**Assignment:**
Please print every record that follows, keeping each one exactly as it is.

** Opening Recorded information block **

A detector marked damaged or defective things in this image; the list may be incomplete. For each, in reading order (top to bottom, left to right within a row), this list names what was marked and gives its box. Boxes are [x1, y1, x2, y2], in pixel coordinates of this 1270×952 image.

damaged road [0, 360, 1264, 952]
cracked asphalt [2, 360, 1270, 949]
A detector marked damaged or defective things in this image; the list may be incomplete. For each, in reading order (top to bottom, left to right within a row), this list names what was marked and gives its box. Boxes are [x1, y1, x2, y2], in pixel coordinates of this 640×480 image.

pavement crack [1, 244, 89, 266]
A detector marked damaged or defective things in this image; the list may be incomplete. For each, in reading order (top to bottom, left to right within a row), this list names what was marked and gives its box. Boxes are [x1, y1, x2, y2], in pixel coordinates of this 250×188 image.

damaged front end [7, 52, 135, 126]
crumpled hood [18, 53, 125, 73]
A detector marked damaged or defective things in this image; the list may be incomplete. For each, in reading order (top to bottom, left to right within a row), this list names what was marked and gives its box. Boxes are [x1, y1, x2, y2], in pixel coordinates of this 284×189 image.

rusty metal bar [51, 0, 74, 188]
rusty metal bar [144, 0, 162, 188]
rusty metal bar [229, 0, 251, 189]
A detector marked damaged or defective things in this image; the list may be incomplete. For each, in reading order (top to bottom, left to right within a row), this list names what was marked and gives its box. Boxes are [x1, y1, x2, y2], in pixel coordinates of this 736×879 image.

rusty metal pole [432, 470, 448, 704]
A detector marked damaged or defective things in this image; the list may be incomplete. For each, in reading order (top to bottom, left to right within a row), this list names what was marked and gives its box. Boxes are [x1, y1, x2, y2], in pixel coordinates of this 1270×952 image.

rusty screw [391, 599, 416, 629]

** Closing Recorded information block **

**Answer space:**
A detector marked damaged or defective things in this image; the list may be incomplete. For each, in reading order (top to bottom, left to right within a row), this list names what was marked and gives its box. Boxes are [x1, y1, x2, y2], in pixel coordinates of this 1270×952 image.

damaged road [0, 360, 1264, 952]
cracked asphalt [2, 360, 1270, 949]
A detector marked damaged or defective things in this image; the list may be incomplete. For each, in reading order (top to bottom, left to right within a row), this list names what was marked and gives its box. Boxes are [x1, y1, x2, y2], in pixel coordinates of this 640×480 image.

pavement crack [1, 244, 89, 266]
A detector marked damaged or defective things in this image; the list may be incomplete. For each, in reading order (top to bottom, left to right within a row), this list names what was marked and gives its box. Boxes are [x1, y1, x2, y2], in pixel coordinates of this 250×188 image.

damaged front end [7, 52, 135, 126]
crumpled hood [18, 53, 125, 73]
A detector marked damaged or defective things in this image; the list may be incomplete. For each, in reading order (top to bottom, left to right within a row), this list names what was marked and gives its box. Boxes are [x1, y1, x2, y2], in pixel coordinates of this 284×189 image.

rusty metal bar [51, 0, 74, 188]
rusty metal bar [144, 0, 162, 188]
rusty metal bar [229, 0, 251, 189]
A detector marked damaged or defective things in this image; the list may be incomplete. For each, in reading order (top to bottom, left to right within a row), this list names what was marked and gives its box. Boxes are [x1, y1, x2, y2], in pixel coordinates of this 736×879 image.

rusty metal pole [432, 470, 448, 704]
A detector marked damaged or defective things in this image; the list may be incomplete. For each, in reading order (top to bottom, left to right within a row), this list names what was marked and gives its box. Boxes are [x1, y1, x2, y2], in pixel coordinates of this 1270×952 image.

rusty screw [391, 599, 416, 629]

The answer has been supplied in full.